CARBON CREDITS

Have you ever wondered about carbon credits?  Is it real?  Is it a scam? 

                  Turns out, a bit of both.  Turns out the carbon credit industry has been flooding the public with grossly overestimated figures because the offset claims are all based on a baseline.  The baseline is the estimated use of energy in a given situation.

                  An air conditioned house set at 65 uses a lot more energy than an air conditioned house at 75.  Because baselining allows huge subjective assumptions, audits of savings estimates have found as little as one-thirteenth efficacy.  In other words, the press releases and sales only offset one-thirteenth of what was claimed.                  

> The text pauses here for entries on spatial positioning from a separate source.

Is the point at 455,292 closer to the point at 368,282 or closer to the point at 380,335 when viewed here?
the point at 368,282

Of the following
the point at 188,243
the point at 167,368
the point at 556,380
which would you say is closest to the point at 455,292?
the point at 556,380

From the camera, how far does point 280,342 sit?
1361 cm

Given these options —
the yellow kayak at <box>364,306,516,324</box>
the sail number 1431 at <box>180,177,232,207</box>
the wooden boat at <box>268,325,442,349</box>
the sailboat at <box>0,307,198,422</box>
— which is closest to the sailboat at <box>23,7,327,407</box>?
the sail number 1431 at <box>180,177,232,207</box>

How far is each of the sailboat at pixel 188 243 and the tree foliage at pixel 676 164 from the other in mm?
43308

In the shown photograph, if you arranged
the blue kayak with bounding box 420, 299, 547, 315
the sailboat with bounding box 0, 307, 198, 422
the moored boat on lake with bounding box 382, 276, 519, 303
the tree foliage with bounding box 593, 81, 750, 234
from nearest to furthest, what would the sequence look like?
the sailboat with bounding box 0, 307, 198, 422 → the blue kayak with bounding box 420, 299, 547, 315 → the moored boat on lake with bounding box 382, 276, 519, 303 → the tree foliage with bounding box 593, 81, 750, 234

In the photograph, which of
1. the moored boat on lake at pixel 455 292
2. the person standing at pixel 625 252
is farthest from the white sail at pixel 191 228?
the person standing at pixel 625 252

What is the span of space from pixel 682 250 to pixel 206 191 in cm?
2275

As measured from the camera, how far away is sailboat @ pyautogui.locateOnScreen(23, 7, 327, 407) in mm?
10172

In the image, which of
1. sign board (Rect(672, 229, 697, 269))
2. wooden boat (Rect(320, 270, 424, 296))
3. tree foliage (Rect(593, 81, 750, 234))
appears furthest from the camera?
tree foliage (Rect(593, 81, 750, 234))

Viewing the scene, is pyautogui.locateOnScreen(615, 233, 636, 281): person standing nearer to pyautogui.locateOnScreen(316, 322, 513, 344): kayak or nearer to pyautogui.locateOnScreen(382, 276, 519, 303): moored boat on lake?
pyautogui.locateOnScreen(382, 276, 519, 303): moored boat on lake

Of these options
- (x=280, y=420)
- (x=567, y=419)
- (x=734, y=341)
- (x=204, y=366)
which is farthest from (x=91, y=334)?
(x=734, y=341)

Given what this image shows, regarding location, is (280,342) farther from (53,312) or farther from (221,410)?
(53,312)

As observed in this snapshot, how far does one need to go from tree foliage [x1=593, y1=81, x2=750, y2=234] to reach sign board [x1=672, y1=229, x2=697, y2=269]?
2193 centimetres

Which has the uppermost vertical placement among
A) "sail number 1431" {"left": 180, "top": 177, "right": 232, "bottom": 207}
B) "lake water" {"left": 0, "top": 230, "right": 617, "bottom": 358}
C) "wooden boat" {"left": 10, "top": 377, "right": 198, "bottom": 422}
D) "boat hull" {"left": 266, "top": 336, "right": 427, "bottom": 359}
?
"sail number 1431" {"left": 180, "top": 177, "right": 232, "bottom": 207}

                  A recent study by Barbara Haya, director of University of California Berkeley's Carbon Trading Project, "conservatively found that deforestation avoidance projects had provided less than a fourth of the carbon reductions they said they did," according to the Wall Street Journal

                  She pointed out that in the carbon credit industry, both parties benefit from inflating the actual offsets.  In real markets, one side wants lower prices and one wants higher prices, or claims, or whatever.  But in the carbon trading market, no such balance exists.  Both user and offsetter want bigger claims. 

                  Because of how out of whack and overstated claims have been, an accreditation group called Core Carbon Principles (CCP) is auditing the various platforms.  Using new technology to measure and new metrics to establish more credible baselines, the CCP is trying to inject authenticity and credibility into the carbon trading market.

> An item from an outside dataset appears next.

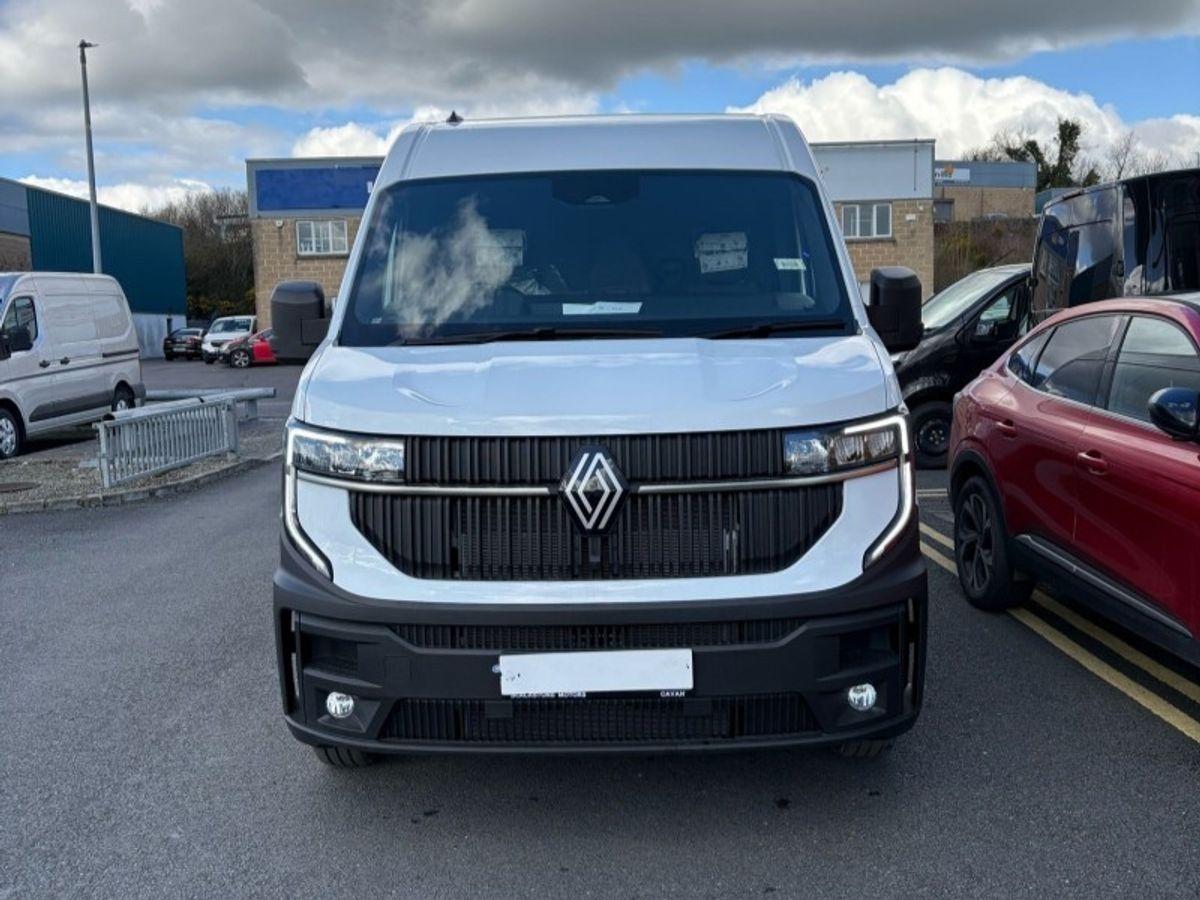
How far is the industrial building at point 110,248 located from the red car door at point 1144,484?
3268 cm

                  This is exactly the kind of private certification that could be used for a host of things currently carrying government credentials, from organics to food safety to building codes.  Even food labels.  It could all be privatized by independent outfits funded by members and sponsors who don't want to get scammed.  The marketplace of any new venture must mature, or develop long enough for problems to arise.  And then the problems need to be big enough to see.  In carbon trading, that just happened.   

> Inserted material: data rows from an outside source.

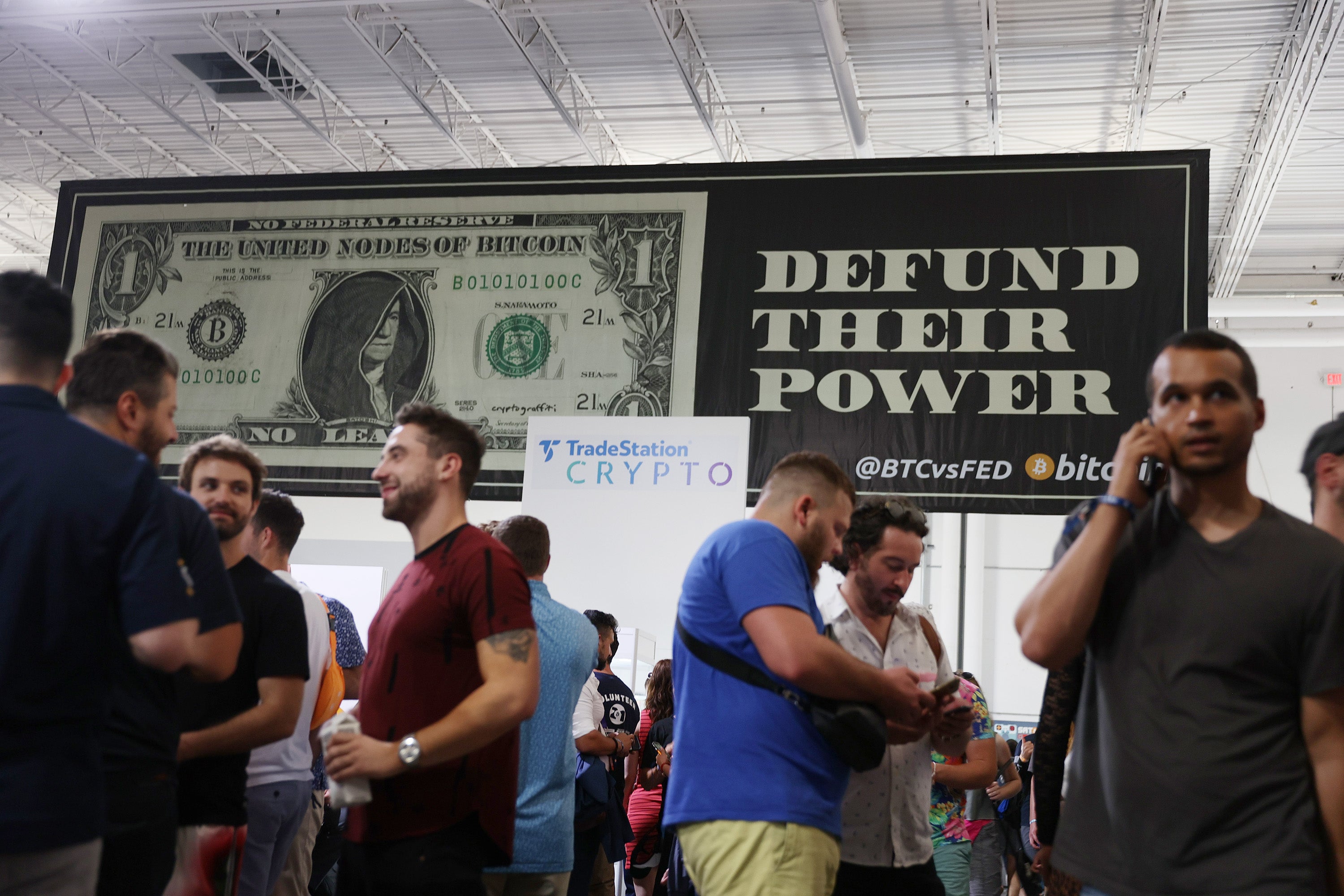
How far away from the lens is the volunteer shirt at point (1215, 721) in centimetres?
181

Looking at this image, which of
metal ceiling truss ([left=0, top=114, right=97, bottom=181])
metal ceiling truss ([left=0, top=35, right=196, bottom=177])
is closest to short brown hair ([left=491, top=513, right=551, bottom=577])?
metal ceiling truss ([left=0, top=35, right=196, bottom=177])

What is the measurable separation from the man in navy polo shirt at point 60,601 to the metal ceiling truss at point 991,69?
7.55 m

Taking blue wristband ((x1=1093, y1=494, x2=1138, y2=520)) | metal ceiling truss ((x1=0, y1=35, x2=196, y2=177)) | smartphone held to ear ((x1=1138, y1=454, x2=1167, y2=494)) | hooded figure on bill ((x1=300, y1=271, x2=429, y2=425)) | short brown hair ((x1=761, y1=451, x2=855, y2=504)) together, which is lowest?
blue wristband ((x1=1093, y1=494, x2=1138, y2=520))

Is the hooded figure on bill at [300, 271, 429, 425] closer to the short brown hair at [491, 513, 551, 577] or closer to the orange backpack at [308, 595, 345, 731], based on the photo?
the orange backpack at [308, 595, 345, 731]

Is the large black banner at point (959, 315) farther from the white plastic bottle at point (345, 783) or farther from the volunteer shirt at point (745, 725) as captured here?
the white plastic bottle at point (345, 783)

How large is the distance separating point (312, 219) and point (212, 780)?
5.96 meters

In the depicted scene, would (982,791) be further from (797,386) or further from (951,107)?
(951,107)

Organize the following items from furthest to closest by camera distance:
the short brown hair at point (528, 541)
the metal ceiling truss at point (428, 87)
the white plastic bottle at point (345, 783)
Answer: the metal ceiling truss at point (428, 87), the short brown hair at point (528, 541), the white plastic bottle at point (345, 783)

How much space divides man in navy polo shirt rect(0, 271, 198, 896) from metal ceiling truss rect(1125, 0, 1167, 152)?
870 centimetres

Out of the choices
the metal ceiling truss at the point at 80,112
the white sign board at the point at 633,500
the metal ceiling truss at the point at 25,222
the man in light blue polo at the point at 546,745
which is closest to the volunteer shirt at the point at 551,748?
the man in light blue polo at the point at 546,745

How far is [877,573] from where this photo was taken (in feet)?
10.6

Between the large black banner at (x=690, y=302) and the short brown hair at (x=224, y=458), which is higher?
the large black banner at (x=690, y=302)

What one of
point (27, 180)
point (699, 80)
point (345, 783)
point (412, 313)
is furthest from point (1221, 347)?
point (27, 180)

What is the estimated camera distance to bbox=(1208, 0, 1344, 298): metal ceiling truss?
9156mm
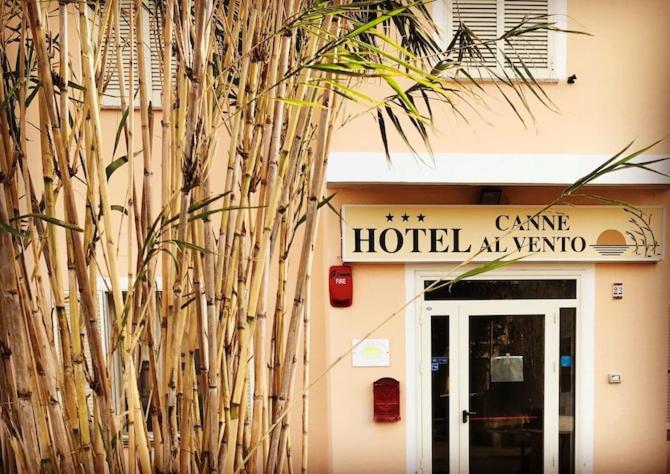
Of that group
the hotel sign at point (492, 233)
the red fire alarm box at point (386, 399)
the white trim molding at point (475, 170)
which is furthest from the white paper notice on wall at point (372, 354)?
the white trim molding at point (475, 170)

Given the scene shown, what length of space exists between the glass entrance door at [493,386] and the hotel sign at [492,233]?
0.49m

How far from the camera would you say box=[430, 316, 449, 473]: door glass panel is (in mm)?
4035

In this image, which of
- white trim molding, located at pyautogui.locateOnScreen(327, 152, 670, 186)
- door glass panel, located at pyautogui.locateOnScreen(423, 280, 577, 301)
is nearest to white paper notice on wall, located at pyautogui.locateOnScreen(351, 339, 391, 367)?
door glass panel, located at pyautogui.locateOnScreen(423, 280, 577, 301)

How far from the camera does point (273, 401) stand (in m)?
1.17

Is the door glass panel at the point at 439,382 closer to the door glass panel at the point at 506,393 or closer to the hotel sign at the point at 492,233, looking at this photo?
the door glass panel at the point at 506,393

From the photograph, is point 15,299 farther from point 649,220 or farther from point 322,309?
point 649,220

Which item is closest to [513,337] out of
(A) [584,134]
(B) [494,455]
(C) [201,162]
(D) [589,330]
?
(D) [589,330]

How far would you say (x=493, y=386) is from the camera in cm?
414

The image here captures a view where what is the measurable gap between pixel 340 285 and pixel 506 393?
1659 mm

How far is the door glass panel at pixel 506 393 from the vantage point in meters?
4.09

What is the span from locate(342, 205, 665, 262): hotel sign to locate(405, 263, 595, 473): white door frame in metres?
0.17

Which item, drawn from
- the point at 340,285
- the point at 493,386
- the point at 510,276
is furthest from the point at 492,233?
the point at 493,386

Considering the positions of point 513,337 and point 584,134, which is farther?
point 513,337

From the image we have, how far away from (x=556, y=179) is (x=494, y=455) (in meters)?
2.27
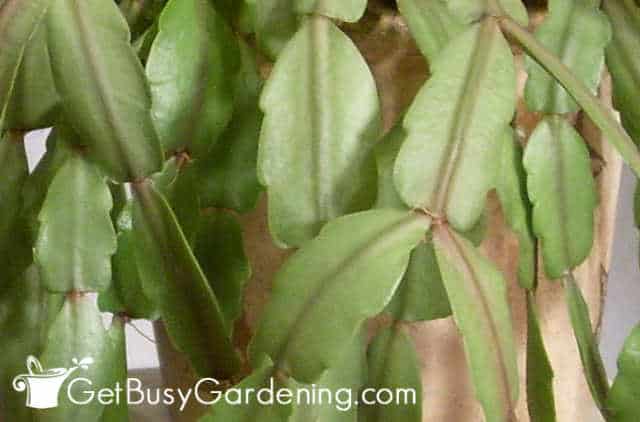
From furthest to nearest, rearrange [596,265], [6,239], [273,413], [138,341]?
1. [138,341]
2. [596,265]
3. [6,239]
4. [273,413]

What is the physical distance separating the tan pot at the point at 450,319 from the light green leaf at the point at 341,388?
0.12m

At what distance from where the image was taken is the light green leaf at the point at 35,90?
0.54 meters

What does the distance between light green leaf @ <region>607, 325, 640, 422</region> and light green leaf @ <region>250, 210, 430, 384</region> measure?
150 mm

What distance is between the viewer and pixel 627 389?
0.49 meters

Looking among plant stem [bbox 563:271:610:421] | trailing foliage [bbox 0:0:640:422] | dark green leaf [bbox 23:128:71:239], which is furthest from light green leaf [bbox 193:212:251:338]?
plant stem [bbox 563:271:610:421]

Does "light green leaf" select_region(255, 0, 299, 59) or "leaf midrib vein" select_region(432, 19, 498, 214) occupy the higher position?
"light green leaf" select_region(255, 0, 299, 59)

                  Once a market sector is known as a bad boy, then buyers and investors create their own gumshoes to sleuth the honorables.  The most disempowering thing anyone can say, to any societal malady, is "we need government oversight."  I've questioned the veracity of these carbon trading schemes from day one, but in their infancy and innovation the track records and data were insufficient to determine weaknesses and frauds. 

                  `The pool is big enough now to do that.  Perhaps in the next 5 years or so we'll see correction in the industry and it'll move to numbers people can trust.  Real projects with real figures will emerge and the movement will attract investors with more confidence.

                  `When people run to the government for a new agency, a new rule, a new license, it simply fuels the "agency capture" RFK Jr. talks about.  We don't need better people in government--well,  yes, we do--but what we really need is fewer people in government.  About a million newly unemployed federal workers can pick tomatoes and gut chickens when the deportations start.

                  How about that for a change?  At our farm, we've just released a new shirt with big letters across the front:  COMPOST THE BUREUACRATS.  And yes, a shutdown is wonderful.  I've lived through some lengthy shutdowns.  Best of times.  Most of the federal government runs on autopilot anyway, so a protracted shutdown just nibbles around the edges.  Bring it on.  Let the private sector and entrepreneurs step up, unfettered, to solve our problems.

                  What bureaucracy would you privatize?